TO DO >> Reproduce the Seldon Core tutorial below word for word, from "Prerequisites" to "Core. Instructions also online.".

PASSAGE GIVEN >>
+++

Custom Init Containers with rclone and MinIO

In this tutorial we will deep dive into some of the interals of how Storage Initilizers are used by Prepackaged Model Servers.

We will also write a custom Init Container that will use rclone to download model artifacts from the in-cluster MinIO storage.

Prerequisites

  • A kubernetes cluster with kubectl configured

  • curl

Setup Seldon Core

Use the setup notebook to Setup Cluster with Ambassador Ingress and Install Seldon Core. Instructions also online.

Setup MinIO

Use the provided notebook to install Minio in your cluster and configure mc CLI tool. Instructions also online.

Copy iris model into local MinIO

[1]:
%%bash
mc config host add gcs https://storage.googleapis.com "" ""

mc mb minio-seldon/iris -p
mc cp gcs/seldon-models/v1.15.0-dev/sklearn/iris/model.joblib minio/minio-seldon/iris/
mc cp gcs/seldon-models/v1.15.0-dev/sklearn/iris/metadata.yaml minio/minio-seldon/iris/
Added `gcs` successfully.
Bucket created successfully `minio-seldon/iris`.
`gcs/seldon-models/sklearn/iris/model.joblib` -> `minio-seldon/iris/model.joblib`
Total: 0 B, Transferred: 1.06 KiB, Speed: 10.35 KiB/s
`gcs/seldon-models/sklearn/iris/metadata.yaml` -> `minio-seldon/iris/metadata.yaml`
Total: 0 B, Transferred: 162 B, Speed: 1.35 KiB/s
[2]:
%%bash
mc ls minio-seldon/iris/
[2021-02-09 18:11:17 GMT]    162B metadata.yaml
[2021-02-09 18:11:16 GMT]  1.1KiB model.joblib

Init Containers Deep Dive

Usually, when using in example SKLearn Prepackaged Model server one defines Seldon Deployment as follows

apiVersion: machinelearning.seldon.io/v1
kind: SeldonDeployment
metadata:
  name: sklearn-default-init-container
spec:
  name: iris
  predictors:
  - graph:
      implementation: SKLEARN_SERVER
      modelUri: gs://seldon-models/v1.17.0-dev/sklearn/iris
      envSecretRefName: seldon-init-container-secret
      name: classifier
    name: default
    replicas: 1

This uses the default storage initilizer defined in the helm values, e.g.:

storageInitializer:
  image: kfserving/storage-initializer:v0.6.1

There are few things that effectively happens here: - emptyDir: {} volume is created and mounted into the model classifier and init containers classifier-storage-initializer - the seldon-init-container-secret secrets are exposed inside the init container via environmental variables - init container is called with two arguments: source seldon-init-container-secret and destination /mnt/models of artifacts to download

This is well illustrated by the following effective resource definition:

apiVersion: machinelearning.seldon.io/v1
kind: SeldonDeployment
metadata:
  name: custom-init-container
spec:
  name: iris
  predictors:
  - componentSpecs:
    - spec:
        containers:
        - name: classifier
          volumeMounts:
          - mountPath: /mnt/models
            name: classifier-provision-location
            readOnly: true

        initContainers:
        - name: classifier-model-initializer
          image: kfserving/storage-initializer:v0.6.1
          imagePullPolicy: IfNotPresent
          args:
          - gs://seldon-models/v1.17.0-dev/sklearn/iris
          - /mnt/models

          envFrom:
          - secretRef:
              name: seldon-init-container-secret

          terminationMessagePath: /dev/termination-log
          terminationMessagePolicy: File

          volumeMounts:
          - mountPath: /mnt/models
            name: classifier-provision-location

        volumes:
        - emptyDir: {}
          name: classifier-provision-location

    graph:
      children: []
      implementation: SKLEARN_SERVER
      modelUri: gs://seldon-models/v1.17.0-dev/sklearn/iris
      name: classifier
    name: default
    replicas: 1

Note:: - init container name is constructed from the ${predictiveUnitContainerName}-model-initializer pattern. - If the init container is provided explicitly with name matching the pattern SC won’t create one automatically.

+++

RECORD SET >>
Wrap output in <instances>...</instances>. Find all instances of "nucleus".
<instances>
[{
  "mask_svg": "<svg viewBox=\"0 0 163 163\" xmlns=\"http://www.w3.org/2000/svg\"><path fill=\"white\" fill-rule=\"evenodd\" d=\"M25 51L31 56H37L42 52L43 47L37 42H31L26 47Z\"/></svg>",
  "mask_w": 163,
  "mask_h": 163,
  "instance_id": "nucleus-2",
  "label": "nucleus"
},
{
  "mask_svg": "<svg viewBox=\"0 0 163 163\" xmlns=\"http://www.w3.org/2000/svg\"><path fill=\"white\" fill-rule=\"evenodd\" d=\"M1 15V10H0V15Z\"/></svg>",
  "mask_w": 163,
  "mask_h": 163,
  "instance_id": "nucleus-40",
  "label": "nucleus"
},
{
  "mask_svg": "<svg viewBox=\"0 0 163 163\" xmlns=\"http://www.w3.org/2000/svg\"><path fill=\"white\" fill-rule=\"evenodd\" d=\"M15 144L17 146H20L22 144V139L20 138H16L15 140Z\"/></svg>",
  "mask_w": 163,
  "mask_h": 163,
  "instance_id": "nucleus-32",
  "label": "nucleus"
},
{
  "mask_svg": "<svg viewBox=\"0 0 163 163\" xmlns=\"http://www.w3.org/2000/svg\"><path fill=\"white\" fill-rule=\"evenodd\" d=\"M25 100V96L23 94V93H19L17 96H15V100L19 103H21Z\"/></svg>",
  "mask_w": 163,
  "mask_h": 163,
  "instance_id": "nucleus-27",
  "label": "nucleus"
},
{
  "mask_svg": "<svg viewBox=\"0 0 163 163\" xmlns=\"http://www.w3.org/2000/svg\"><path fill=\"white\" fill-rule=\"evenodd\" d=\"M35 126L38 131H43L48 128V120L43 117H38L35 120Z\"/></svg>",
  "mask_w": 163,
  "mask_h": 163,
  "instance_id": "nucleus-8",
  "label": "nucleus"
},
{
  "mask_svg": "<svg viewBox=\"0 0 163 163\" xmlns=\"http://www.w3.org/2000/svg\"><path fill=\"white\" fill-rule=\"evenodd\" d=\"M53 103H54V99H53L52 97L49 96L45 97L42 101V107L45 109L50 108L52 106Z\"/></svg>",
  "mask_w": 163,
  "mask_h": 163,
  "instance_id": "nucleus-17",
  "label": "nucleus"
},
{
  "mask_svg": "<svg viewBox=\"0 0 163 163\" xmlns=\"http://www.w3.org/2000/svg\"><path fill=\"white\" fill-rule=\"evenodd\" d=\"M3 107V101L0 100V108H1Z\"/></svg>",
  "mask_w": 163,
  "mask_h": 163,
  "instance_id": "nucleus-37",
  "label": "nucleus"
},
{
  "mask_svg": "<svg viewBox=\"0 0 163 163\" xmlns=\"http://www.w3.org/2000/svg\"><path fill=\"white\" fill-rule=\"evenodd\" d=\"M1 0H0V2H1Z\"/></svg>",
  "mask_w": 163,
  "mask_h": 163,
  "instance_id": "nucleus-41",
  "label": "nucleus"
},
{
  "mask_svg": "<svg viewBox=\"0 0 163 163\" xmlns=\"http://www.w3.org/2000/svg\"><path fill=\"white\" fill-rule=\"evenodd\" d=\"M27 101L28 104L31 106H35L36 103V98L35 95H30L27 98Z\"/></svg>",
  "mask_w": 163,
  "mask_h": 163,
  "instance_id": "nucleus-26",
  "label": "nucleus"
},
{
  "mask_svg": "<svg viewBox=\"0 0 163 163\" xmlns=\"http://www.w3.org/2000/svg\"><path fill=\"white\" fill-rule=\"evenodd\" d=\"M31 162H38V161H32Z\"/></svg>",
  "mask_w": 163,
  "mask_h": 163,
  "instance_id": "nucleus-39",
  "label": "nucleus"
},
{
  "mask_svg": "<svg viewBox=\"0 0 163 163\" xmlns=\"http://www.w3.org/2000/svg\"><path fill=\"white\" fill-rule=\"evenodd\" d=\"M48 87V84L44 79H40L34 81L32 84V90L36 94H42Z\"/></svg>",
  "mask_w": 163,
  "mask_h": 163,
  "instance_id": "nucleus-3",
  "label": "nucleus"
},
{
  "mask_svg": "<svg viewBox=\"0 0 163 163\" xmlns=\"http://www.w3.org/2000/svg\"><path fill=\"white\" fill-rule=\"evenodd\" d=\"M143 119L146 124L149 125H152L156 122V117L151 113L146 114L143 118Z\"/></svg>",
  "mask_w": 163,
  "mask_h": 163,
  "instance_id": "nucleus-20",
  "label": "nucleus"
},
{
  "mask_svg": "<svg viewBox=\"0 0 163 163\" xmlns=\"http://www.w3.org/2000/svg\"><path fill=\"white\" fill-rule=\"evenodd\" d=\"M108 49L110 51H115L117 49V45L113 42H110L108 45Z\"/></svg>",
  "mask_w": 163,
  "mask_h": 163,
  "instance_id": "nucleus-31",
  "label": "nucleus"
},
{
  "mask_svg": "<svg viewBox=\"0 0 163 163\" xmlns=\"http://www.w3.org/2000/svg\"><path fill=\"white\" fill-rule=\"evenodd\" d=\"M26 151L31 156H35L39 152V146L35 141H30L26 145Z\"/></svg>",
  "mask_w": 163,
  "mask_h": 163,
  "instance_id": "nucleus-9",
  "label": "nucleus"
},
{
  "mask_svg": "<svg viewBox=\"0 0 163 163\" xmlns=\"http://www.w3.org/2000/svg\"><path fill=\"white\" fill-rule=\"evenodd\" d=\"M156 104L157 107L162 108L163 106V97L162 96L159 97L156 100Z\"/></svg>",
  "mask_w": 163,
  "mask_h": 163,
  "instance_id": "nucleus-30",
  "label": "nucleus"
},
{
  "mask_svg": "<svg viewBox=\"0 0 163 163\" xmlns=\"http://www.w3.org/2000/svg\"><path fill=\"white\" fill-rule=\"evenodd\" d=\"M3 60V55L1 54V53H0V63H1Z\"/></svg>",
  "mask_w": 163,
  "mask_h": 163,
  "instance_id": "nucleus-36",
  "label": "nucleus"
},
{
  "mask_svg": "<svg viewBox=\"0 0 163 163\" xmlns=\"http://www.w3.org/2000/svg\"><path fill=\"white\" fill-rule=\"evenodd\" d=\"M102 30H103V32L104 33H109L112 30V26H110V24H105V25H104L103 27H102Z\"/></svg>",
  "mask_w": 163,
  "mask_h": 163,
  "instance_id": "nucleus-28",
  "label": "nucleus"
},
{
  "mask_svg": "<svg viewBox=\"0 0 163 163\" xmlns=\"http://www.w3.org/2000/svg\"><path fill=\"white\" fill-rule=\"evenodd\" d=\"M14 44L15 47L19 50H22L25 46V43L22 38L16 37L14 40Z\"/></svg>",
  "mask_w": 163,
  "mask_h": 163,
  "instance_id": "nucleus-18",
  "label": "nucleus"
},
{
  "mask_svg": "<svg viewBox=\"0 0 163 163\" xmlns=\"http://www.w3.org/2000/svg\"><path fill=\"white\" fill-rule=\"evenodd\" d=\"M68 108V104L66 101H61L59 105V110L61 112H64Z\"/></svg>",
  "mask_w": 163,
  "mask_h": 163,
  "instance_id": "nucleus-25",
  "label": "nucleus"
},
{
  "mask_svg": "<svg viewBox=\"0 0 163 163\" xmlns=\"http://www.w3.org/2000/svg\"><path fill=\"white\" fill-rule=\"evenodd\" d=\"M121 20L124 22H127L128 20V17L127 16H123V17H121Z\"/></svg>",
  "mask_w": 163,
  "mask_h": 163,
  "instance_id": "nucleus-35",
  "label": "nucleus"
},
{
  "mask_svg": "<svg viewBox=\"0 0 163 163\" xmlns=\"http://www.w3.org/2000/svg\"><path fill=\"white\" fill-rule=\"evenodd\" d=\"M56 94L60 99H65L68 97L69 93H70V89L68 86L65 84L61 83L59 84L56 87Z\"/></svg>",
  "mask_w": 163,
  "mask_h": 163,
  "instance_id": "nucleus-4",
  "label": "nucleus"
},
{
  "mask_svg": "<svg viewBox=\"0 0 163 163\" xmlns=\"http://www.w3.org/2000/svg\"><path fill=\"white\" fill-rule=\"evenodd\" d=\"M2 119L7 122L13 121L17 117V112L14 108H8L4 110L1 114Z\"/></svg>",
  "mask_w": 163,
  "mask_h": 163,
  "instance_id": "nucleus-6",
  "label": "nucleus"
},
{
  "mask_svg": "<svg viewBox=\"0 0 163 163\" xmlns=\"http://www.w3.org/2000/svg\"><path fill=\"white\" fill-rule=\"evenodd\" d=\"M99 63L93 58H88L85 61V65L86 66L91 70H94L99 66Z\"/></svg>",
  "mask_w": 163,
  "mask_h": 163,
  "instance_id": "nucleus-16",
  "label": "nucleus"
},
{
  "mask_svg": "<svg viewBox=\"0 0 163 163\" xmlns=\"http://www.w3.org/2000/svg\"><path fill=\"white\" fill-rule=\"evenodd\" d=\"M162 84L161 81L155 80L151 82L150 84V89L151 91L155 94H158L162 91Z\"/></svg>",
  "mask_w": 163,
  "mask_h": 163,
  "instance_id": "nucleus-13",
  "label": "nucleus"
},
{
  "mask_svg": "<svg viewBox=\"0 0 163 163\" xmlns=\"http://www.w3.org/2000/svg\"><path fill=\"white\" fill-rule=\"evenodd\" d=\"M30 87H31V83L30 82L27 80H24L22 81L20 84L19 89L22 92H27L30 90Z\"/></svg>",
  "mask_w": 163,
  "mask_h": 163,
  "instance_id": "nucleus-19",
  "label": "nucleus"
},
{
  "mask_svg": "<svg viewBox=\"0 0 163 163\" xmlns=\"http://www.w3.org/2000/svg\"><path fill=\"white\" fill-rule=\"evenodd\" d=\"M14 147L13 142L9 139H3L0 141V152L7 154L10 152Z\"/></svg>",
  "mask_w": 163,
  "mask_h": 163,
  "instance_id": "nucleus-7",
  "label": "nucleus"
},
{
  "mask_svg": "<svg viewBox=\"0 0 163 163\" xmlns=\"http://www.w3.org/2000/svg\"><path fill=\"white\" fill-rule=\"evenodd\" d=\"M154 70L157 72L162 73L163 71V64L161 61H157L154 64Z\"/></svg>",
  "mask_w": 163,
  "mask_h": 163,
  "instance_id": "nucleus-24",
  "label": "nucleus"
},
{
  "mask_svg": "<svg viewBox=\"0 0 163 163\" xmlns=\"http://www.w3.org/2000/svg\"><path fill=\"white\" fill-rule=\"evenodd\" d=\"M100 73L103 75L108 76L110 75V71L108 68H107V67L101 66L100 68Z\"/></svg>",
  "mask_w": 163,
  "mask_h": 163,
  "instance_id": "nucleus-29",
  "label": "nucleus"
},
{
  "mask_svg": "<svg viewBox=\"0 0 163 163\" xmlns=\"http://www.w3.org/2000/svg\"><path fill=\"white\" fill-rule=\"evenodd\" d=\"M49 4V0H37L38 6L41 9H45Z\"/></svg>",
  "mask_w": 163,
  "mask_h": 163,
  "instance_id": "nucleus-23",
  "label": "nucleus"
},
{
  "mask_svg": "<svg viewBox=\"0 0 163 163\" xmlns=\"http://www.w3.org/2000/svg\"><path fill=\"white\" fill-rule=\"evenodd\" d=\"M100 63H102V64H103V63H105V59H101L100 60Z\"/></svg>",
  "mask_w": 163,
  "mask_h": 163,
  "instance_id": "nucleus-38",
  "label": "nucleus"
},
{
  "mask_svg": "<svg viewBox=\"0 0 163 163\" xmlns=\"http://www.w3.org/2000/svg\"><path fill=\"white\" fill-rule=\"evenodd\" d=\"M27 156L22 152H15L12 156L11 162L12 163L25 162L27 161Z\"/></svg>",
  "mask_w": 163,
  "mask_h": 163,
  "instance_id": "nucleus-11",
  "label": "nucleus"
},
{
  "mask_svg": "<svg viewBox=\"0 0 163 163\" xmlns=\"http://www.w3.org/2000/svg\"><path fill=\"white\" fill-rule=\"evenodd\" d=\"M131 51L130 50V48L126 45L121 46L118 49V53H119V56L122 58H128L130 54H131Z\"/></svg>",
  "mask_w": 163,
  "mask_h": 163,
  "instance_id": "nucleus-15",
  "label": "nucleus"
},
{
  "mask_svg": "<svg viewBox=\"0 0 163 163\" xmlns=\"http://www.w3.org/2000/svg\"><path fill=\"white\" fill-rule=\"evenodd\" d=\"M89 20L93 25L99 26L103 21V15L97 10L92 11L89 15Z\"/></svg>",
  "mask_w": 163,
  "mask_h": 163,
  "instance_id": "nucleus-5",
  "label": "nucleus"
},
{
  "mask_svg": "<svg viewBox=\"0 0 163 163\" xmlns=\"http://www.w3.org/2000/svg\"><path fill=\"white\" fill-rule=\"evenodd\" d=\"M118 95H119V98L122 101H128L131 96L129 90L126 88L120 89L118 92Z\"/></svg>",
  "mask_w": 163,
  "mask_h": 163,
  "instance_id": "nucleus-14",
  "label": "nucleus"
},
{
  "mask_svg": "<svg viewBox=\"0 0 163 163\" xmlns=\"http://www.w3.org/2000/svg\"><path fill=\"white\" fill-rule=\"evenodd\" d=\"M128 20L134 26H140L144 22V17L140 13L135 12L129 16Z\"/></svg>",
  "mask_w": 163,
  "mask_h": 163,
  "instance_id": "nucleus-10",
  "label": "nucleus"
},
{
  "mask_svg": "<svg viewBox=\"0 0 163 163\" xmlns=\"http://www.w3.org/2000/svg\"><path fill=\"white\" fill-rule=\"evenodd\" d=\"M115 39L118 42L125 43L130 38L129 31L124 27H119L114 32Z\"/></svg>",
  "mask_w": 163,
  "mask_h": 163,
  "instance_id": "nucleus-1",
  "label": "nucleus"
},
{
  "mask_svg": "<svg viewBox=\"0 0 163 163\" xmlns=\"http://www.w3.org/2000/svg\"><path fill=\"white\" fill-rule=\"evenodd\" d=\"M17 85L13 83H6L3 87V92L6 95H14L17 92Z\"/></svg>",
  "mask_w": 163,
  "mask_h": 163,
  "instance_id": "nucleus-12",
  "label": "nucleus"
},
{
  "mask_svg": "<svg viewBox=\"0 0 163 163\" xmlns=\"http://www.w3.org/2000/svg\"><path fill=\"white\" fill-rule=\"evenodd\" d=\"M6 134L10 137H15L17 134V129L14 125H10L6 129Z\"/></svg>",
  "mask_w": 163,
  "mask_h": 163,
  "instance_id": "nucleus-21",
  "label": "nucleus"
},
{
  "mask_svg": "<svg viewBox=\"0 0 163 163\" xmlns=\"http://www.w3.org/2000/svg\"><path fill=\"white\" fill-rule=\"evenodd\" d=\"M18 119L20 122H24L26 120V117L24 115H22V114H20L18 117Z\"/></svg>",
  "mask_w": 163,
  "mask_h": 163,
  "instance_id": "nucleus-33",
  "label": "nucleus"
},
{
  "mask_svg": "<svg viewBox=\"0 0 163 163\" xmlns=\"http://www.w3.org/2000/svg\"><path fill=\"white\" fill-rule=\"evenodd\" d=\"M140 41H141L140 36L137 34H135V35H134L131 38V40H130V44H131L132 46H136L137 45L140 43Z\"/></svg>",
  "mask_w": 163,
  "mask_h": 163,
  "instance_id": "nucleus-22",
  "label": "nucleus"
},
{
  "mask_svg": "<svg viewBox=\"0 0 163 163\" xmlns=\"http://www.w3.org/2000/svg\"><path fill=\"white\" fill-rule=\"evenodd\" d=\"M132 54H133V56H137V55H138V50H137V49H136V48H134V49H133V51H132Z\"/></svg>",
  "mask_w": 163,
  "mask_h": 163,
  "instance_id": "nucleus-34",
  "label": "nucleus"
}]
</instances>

+++

RESULT BELOW >>
Prerequisites

  • A kubernetes cluster with kubectl configured

  • curl

Setup Seldon Core

Use the setup notebook to Setup Cluster with Ambassador Ingress and Install Seldon Core. Instructions also online.